** start of Given data **

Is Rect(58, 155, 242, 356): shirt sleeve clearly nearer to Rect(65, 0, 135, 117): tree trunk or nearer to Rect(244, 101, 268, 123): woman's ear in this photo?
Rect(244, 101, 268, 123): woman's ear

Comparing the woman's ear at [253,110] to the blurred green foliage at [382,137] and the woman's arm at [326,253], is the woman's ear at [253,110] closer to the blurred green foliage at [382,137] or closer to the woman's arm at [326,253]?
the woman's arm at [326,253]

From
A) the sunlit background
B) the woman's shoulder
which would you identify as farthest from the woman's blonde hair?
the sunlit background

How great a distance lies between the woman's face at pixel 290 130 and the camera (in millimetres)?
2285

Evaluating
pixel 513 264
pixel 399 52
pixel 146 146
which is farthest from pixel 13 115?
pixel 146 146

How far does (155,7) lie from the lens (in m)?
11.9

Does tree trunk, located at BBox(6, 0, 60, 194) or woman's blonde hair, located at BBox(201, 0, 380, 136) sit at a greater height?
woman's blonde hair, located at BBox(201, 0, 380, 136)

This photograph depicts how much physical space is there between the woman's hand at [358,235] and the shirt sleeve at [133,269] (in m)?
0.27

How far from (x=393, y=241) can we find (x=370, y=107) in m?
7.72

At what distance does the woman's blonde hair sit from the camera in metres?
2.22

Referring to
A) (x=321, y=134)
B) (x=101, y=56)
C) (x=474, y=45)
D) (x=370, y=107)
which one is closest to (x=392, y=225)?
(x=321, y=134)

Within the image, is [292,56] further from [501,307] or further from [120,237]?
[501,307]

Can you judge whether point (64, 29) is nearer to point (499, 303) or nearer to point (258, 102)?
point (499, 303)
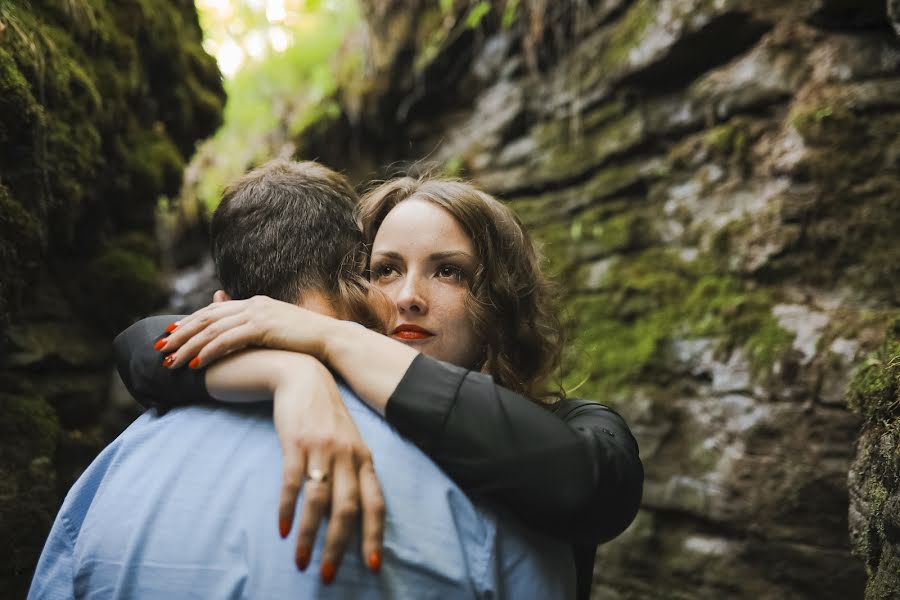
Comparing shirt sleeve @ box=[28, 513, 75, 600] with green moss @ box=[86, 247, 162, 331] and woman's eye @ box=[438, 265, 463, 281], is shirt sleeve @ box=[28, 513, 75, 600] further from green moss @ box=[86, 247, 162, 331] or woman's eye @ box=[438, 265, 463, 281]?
green moss @ box=[86, 247, 162, 331]

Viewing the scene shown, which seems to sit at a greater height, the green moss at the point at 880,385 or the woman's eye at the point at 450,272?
the woman's eye at the point at 450,272

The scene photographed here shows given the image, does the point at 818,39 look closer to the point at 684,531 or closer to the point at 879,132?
the point at 879,132

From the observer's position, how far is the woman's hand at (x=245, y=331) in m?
1.46

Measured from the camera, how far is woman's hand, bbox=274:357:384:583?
1175mm

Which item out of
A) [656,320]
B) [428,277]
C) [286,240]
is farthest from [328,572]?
[656,320]

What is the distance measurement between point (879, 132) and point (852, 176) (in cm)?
23

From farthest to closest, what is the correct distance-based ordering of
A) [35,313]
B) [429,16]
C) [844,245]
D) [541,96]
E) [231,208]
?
[429,16] < [541,96] < [844,245] < [35,313] < [231,208]

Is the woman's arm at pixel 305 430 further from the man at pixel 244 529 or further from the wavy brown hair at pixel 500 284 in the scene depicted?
the wavy brown hair at pixel 500 284

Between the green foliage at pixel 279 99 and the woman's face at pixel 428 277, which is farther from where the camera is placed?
the green foliage at pixel 279 99

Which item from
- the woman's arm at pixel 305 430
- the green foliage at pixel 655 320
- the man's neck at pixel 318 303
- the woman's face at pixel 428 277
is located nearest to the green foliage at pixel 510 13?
the green foliage at pixel 655 320

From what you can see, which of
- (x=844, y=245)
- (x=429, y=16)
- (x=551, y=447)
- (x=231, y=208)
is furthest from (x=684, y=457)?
(x=429, y=16)

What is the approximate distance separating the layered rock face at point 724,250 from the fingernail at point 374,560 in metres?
1.53

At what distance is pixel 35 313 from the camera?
2355mm

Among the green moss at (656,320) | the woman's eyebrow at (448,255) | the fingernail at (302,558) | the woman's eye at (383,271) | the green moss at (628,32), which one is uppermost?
the green moss at (628,32)
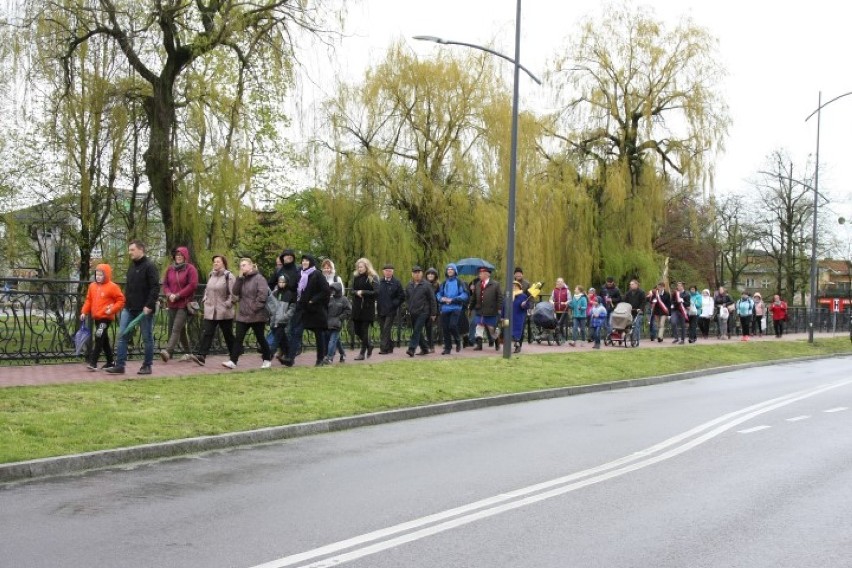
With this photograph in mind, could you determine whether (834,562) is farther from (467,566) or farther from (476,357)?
(476,357)

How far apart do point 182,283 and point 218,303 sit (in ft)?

** end of Given data **

* What you have to do
Update the material above by changing "uppermost" to "highest" everywhere it occurs, leaving all else as it is. Write out the revised material without the pictures.

* Written response
Is Rect(58, 155, 242, 356): shirt sleeve clearly nearer to Rect(65, 0, 135, 117): tree trunk or nearer to Rect(244, 101, 268, 123): woman's ear in this photo?
Rect(244, 101, 268, 123): woman's ear

Comparing the woman's ear at [253,110] to the blurred green foliage at [382,137] and the woman's arm at [326,253], is the woman's ear at [253,110] closer to the blurred green foliage at [382,137] or closer to the woman's arm at [326,253]?
the woman's arm at [326,253]

From
A) the sunlit background
B) the woman's shoulder
which would you identify as farthest from the woman's blonde hair?
the sunlit background

How great a distance lies between the woman's face at pixel 290 130 and the camera (in millimetres)?
2285

Evaluating
pixel 513 264
pixel 399 52
pixel 146 146
which is farthest from pixel 13 115?
pixel 146 146

How far does (155,7) lie from the lens (in m)?
11.9

Does tree trunk, located at BBox(6, 0, 60, 194) or woman's blonde hair, located at BBox(201, 0, 380, 136) sit at a greater height?
woman's blonde hair, located at BBox(201, 0, 380, 136)

This photograph depicts how much physical space is there between the woman's hand at [358,235] and the shirt sleeve at [133,269] (in m)?
0.27

How far from (x=393, y=241) can we find (x=370, y=107) in m?
7.72

At what distance does the woman's blonde hair sit from the camera in metres?
2.22

Referring to
A) (x=321, y=134)
B) (x=101, y=56)
C) (x=474, y=45)
D) (x=370, y=107)
which one is closest to (x=392, y=225)?
(x=321, y=134)

Within the image, is [292,56] further from [501,307] or further from [120,237]?
[501,307]

Can you judge whether point (64, 29) is nearer to point (499, 303) or nearer to point (258, 102)?
point (499, 303)
Comparing shirt sleeve @ box=[28, 513, 75, 600] with green moss @ box=[86, 247, 162, 331] and woman's eye @ box=[438, 265, 463, 281], is shirt sleeve @ box=[28, 513, 75, 600] further from green moss @ box=[86, 247, 162, 331] or woman's eye @ box=[438, 265, 463, 281]?
green moss @ box=[86, 247, 162, 331]

Viewing the scene shown, which seems to sit at a greater height, the green moss at the point at 880,385 or the woman's eye at the point at 450,272?
the woman's eye at the point at 450,272

The scene photographed here shows given the image, does the point at 818,39 look closer to the point at 684,531 or closer to the point at 879,132?
the point at 879,132

From the observer's position, how far is the woman's hand at (x=245, y=331) in m?
1.46

Measured from the camera, how far is woman's hand, bbox=274:357:384:583?
1175mm

Which item out of
A) [656,320]
B) [428,277]
C) [286,240]
is farthest from [328,572]?
[656,320]

What is the distance measurement between point (879, 132) and point (852, 176) (in cm)?
23

From farthest to closest, what is the correct distance-based ordering of
A) [35,313]
B) [429,16]
C) [844,245]
D) [541,96]
E) [231,208]
?
[429,16] < [541,96] < [844,245] < [35,313] < [231,208]

Is the woman's arm at pixel 305 430 further from the man at pixel 244 529 or further from the wavy brown hair at pixel 500 284 in the scene depicted?
the wavy brown hair at pixel 500 284

Between the green foliage at pixel 279 99 and the woman's face at pixel 428 277, which is farther from where the camera is placed?
the green foliage at pixel 279 99

Which item from
- the woman's arm at pixel 305 430
- the green foliage at pixel 655 320
- the man's neck at pixel 318 303
- the woman's face at pixel 428 277
is located nearest to the green foliage at pixel 510 13?
the green foliage at pixel 655 320

From what you can see, which of
- (x=844, y=245)
- (x=429, y=16)
- (x=551, y=447)
- (x=231, y=208)
is furthest from (x=684, y=457)?
(x=429, y=16)

What is the approximate distance separating the layered rock face at point 724,250 from the fingernail at point 374,560 in metres?
1.53

At what distance is pixel 35 313 from the camera?
2355mm

Among the green moss at (656,320) | the woman's eyebrow at (448,255) | the fingernail at (302,558) | the woman's eye at (383,271) | the green moss at (628,32), which one is highest?
the green moss at (628,32)
With this photograph in mind, could you determine whether (834,562) is farther from (467,566) or farther from (476,357)?
(476,357)

How far apart do point 182,283 and point 218,303 sit (in ft)?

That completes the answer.